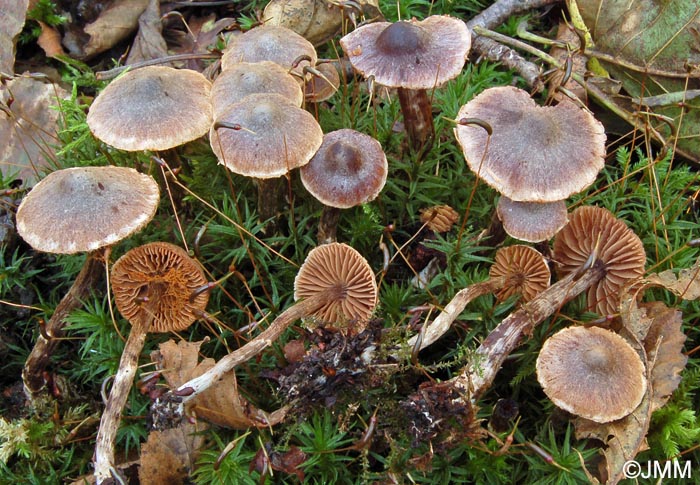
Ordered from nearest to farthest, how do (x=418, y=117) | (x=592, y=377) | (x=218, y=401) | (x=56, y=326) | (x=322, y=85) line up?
(x=592, y=377) → (x=218, y=401) → (x=56, y=326) → (x=418, y=117) → (x=322, y=85)

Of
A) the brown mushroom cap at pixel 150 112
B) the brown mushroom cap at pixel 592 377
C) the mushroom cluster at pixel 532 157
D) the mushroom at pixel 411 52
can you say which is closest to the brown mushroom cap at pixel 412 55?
the mushroom at pixel 411 52

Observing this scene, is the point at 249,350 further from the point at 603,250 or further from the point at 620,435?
the point at 603,250

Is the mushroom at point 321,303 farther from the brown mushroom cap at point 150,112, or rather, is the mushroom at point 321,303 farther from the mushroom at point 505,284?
the brown mushroom cap at point 150,112

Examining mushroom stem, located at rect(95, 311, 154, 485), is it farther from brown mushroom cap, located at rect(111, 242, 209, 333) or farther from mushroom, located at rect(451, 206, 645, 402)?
mushroom, located at rect(451, 206, 645, 402)

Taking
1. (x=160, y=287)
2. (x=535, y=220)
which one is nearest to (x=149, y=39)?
(x=160, y=287)

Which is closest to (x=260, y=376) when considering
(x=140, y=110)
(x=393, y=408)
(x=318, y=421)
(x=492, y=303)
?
(x=318, y=421)

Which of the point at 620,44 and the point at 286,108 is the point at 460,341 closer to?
the point at 286,108
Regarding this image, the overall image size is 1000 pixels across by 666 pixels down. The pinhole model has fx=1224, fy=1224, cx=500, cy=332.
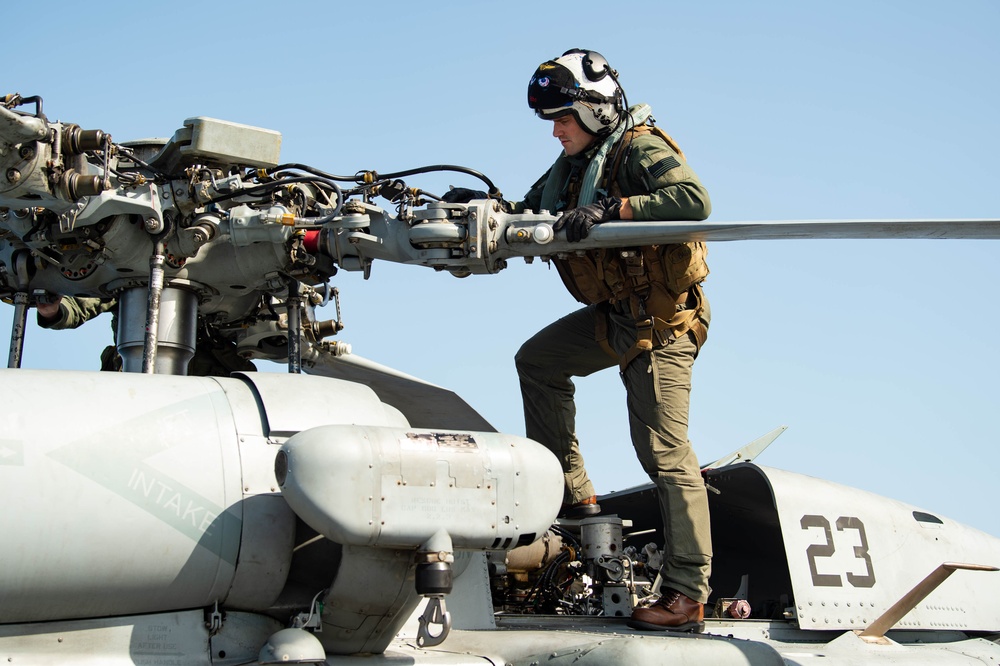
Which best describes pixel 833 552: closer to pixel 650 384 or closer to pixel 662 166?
pixel 650 384

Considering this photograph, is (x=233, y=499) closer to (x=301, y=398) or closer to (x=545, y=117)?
(x=301, y=398)

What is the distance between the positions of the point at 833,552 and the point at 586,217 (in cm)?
253

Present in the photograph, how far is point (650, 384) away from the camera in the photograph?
Answer: 6.70 meters

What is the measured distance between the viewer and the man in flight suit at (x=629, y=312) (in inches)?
255

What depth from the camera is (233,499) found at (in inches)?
211

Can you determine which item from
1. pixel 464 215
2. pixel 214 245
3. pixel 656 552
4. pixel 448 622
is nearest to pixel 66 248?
pixel 214 245

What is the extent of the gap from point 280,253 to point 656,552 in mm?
3028

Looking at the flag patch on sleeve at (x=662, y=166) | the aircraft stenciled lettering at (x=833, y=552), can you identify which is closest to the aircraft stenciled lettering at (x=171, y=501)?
the flag patch on sleeve at (x=662, y=166)

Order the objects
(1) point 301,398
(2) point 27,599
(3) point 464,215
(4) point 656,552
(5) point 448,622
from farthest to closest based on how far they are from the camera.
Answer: (4) point 656,552 → (3) point 464,215 → (1) point 301,398 → (5) point 448,622 → (2) point 27,599

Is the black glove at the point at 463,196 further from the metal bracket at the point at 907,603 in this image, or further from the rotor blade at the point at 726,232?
the metal bracket at the point at 907,603

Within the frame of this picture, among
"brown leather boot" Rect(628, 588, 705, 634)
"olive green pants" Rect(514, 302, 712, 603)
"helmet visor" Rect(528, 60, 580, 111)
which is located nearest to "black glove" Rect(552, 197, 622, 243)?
"olive green pants" Rect(514, 302, 712, 603)

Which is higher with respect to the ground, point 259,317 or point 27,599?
point 259,317

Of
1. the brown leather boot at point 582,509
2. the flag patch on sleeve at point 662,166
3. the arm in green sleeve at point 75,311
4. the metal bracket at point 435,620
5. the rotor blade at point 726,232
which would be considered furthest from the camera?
the arm in green sleeve at point 75,311

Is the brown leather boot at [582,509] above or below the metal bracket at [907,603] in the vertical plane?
above
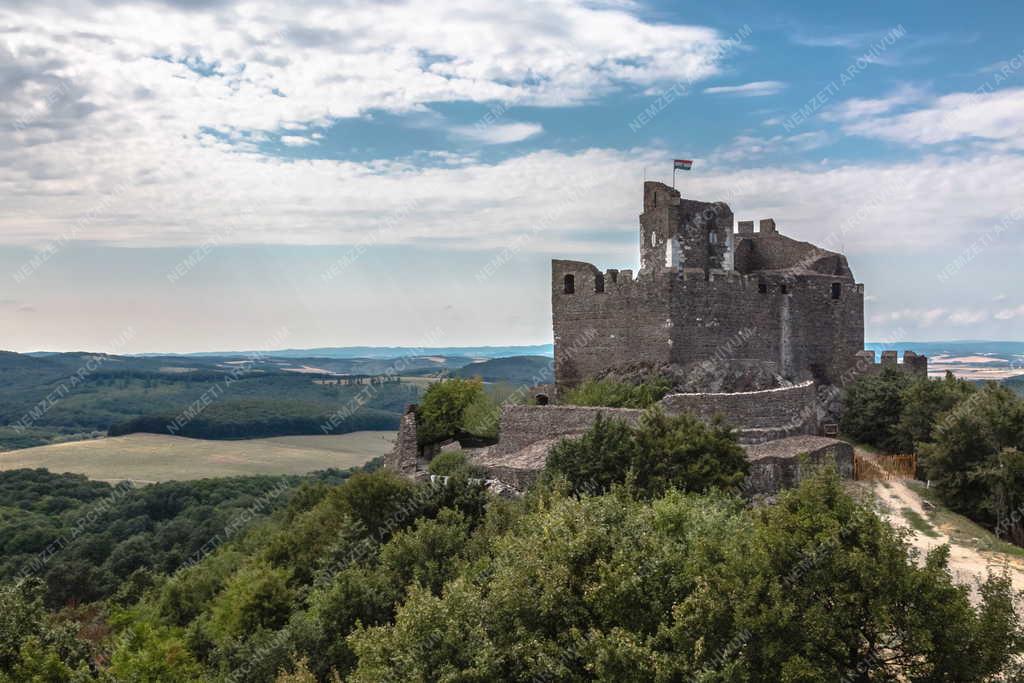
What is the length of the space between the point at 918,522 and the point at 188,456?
108238 millimetres

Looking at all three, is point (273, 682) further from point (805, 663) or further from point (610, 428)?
point (805, 663)

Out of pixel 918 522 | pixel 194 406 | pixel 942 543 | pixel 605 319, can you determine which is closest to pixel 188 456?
pixel 194 406

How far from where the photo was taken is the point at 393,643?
645 inches

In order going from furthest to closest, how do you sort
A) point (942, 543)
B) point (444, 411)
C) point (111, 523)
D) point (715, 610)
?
point (111, 523) < point (444, 411) < point (942, 543) < point (715, 610)

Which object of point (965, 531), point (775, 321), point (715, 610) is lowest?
point (965, 531)

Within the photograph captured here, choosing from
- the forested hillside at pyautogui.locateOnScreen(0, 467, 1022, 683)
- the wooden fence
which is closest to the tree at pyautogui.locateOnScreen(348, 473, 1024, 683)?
the forested hillside at pyautogui.locateOnScreen(0, 467, 1022, 683)

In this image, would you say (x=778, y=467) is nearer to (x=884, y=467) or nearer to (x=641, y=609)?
(x=884, y=467)

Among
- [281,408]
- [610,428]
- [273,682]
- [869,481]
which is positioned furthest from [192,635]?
[281,408]

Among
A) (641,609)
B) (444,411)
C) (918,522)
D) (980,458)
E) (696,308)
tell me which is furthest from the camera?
(444,411)

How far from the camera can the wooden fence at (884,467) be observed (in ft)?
94.6

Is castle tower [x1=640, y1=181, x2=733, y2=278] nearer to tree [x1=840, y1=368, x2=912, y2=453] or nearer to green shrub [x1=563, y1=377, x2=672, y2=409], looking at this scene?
green shrub [x1=563, y1=377, x2=672, y2=409]

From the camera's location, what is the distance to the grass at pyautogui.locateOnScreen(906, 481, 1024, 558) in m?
22.8

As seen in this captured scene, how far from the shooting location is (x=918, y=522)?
2467cm

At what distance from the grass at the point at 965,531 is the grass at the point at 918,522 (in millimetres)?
325
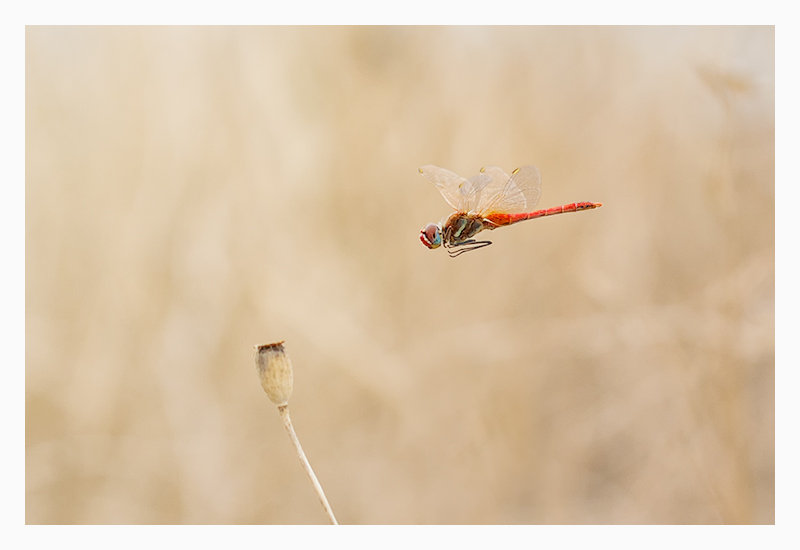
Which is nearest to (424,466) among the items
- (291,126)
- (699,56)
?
◆ ◆ ◆ ◆ ◆ ◆ ◆
Without any pictures, write out the lines running from the one containing "What is the length" through the end of the listing above, both included, exactly as given.

What is the length of the space between the point at 918,522 and the point at 188,456?
108238 millimetres

Looking at all three, is point (273, 682) further from point (805, 663) or further from point (610, 428)?
point (805, 663)

Out of pixel 918 522 | pixel 194 406 | pixel 942 543 | pixel 605 319, can you determine which is closest to pixel 188 456?
pixel 194 406

How far from where the photo was taken is the point at 393,643?
645 inches

In order going from furthest to closest, how do you sort
A) point (942, 543)
B) point (444, 411)
C) point (111, 523)
D) point (715, 610)
?
point (111, 523) < point (444, 411) < point (942, 543) < point (715, 610)

Which object of point (965, 531), point (775, 321), point (715, 610) is lowest?
point (965, 531)

Within the photograph captured here, choosing from
- the forested hillside at pyautogui.locateOnScreen(0, 467, 1022, 683)
- the wooden fence
which is closest to the tree at pyautogui.locateOnScreen(348, 473, 1024, 683)?
the forested hillside at pyautogui.locateOnScreen(0, 467, 1022, 683)

In this image, would you say (x=778, y=467) is nearer to (x=884, y=467) or nearer to (x=641, y=609)?
(x=884, y=467)

Among
- [281,408]
- [610,428]
- [273,682]
- [869,481]
which is positioned furthest from [192,635]?
[281,408]

Among
A) (641,609)
B) (444,411)
C) (918,522)
D) (980,458)
E) (696,308)
tell me which is furthest from the camera?
(444,411)

How far from the camera can the wooden fence at (884,467) be observed (in ft)?
94.6

Is castle tower [x1=640, y1=181, x2=733, y2=278] nearer to tree [x1=840, y1=368, x2=912, y2=453] or nearer to green shrub [x1=563, y1=377, x2=672, y2=409], looking at this scene?
green shrub [x1=563, y1=377, x2=672, y2=409]

From the camera's location, what is the distance to the grass at pyautogui.locateOnScreen(906, 481, 1024, 558) in m?
22.8

As seen in this captured scene, how far from the shooting location is (x=918, y=522)?
2467cm

At what distance from the grass at the point at 965,531 is the grass at the point at 918,522 (in millimetres)?
325
Which is nearest to (424,466) among the items
- (291,126)
- (699,56)
?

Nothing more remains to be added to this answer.